We worked it out between us, eventually, although it's been a year and a half and we're still doing counseling. Not that it's a bad thing, just pointing out that it is a long journey to restore shattered trust. Assuming that LW like me is not a sociopath, dealing with the pain they caused others will be the hardest part. Just thinking about how much I hurt my wife caused intense self-loathing and near suicidal thoughts, not to mention thinking about how much I hurt my ex-friend and dealing with that very real loss.

Despite what some of the posters have said, you CAN repair some things and win forgiveness, although your life will NEVER be like it was. It can be better and it can be worse, but it will never be the same.
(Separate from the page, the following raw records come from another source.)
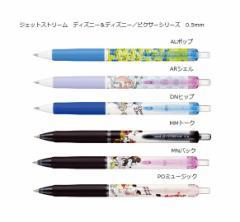 uni ジェットストリーム ディズニー&ピクサーシリーズ 0.5mm SXN-189DS-05(三菱鉛筆)油性ボールペン (メール便OK)
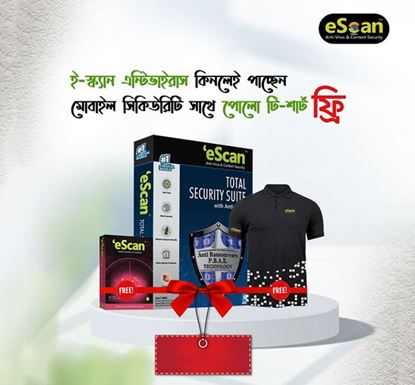 eScan Total Security Suite (With Cloud Security) for single user (Free Mobile Security & POLO T-shirt)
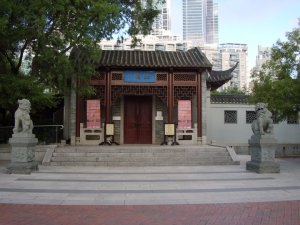 Chinese building at park, Sydney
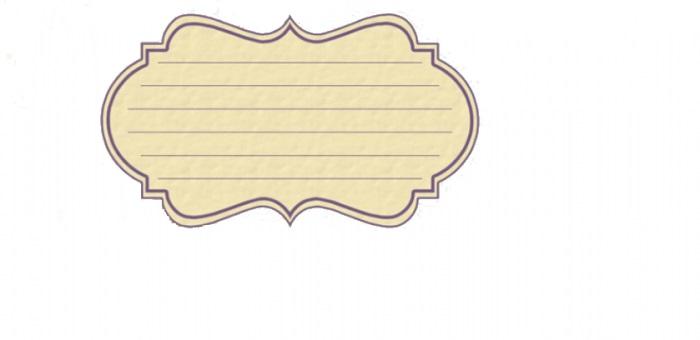 Место для подписи тетради - распечатки (22)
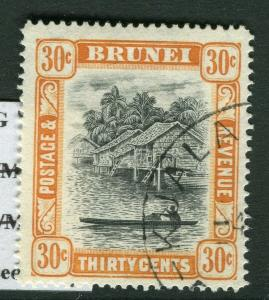 BRUNEI; 1947 early River View issue fine used 30c. value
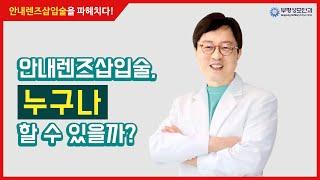 [부평성모안과] 안내렌즈삽입술은 누구나 할 수 있나요?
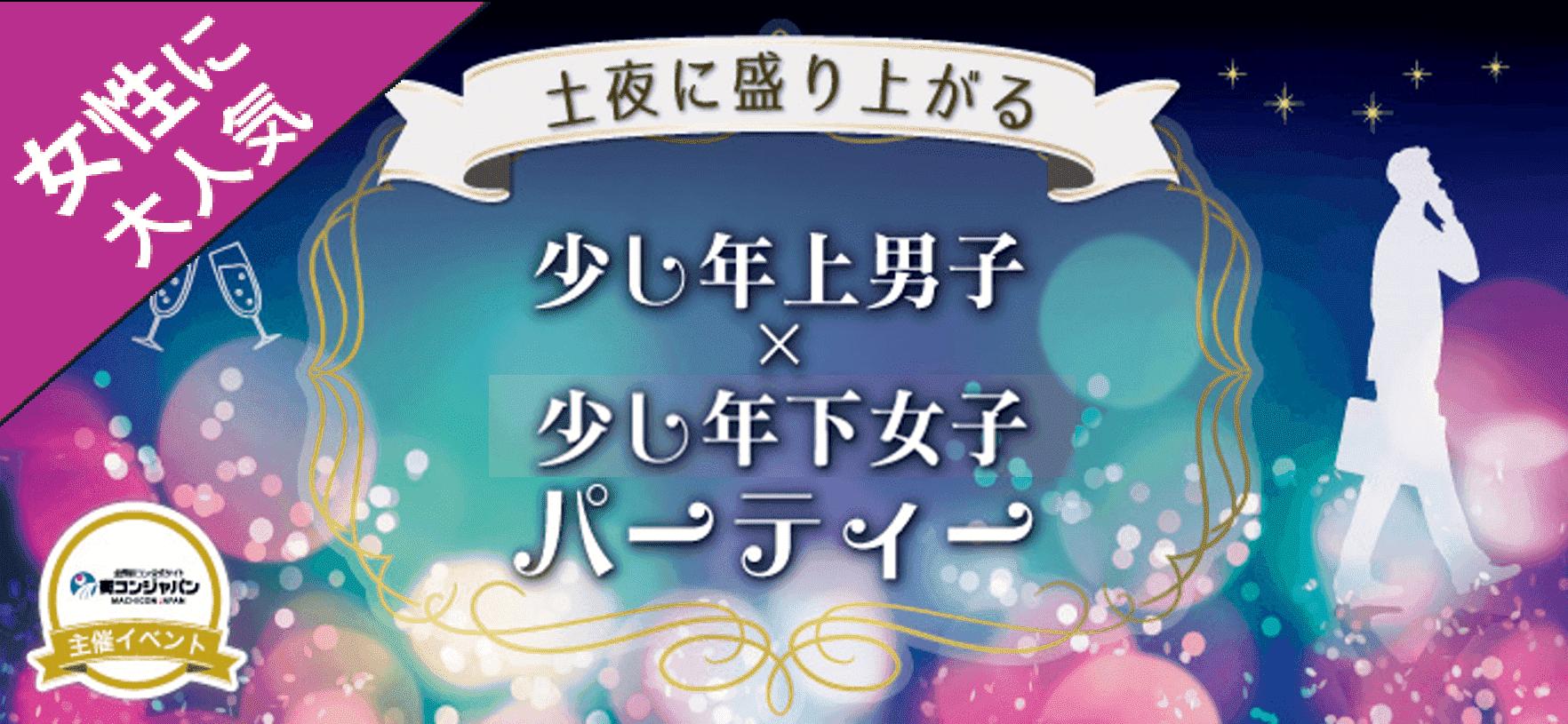 【河原町の恋活パーティー】街コンジャパン主催 2017年7月1日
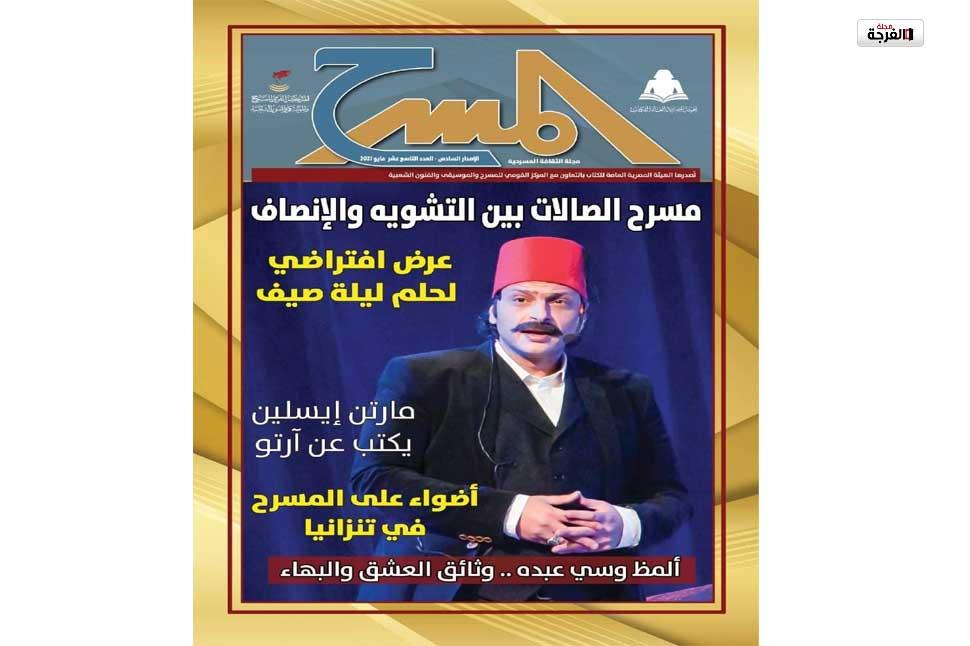 العدد التاسع عشر من الإصدار السادس لمجلة المسرح بأجنحة المركز القومي للمسرح والموسيقي والفنون الشعبية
So, you need to mourn that and move on. You may be able to save your marriage, but you will need counseling, immediately. I, like LW, never believed in marriage counseling before I actually tried it.

The last thing I would leave you with is that you do not need to let this failure define you. That will only lead to self-hate. I think I've used my experiences to make me a much better person, a better friend to those I have left, and a better husband.

Wednesday, March 25, 2009 09:43 AM
Original article: You are not your brain

Relieved

I'm greatly heartened to see how many scientific thinkers or actual scientists that read salon. Makes me feel like I'm in good company. I've tried in the past to discuss this topic with philosophers in the past, but it mostly feels like banging my head against the wall. Reading Roe's interview, it brought it all back to me.

If you think that consciousness is "whole body" or arising from some kind of dualism, then why is it that only brain damage or brain altering substances that can suddenly and dramatically change the way people act? You would think that stubbing your toe would have similar effects. Where do "you" go when you get really drunk, or after you get brain damaged by a stroke or traffic accident? I can't see any other logical explanation besides the brain being responsible for giving rise to personality and consciousness.

I guess it's just my science based outlook, but I find this prospect exciting, not frightening or depressing.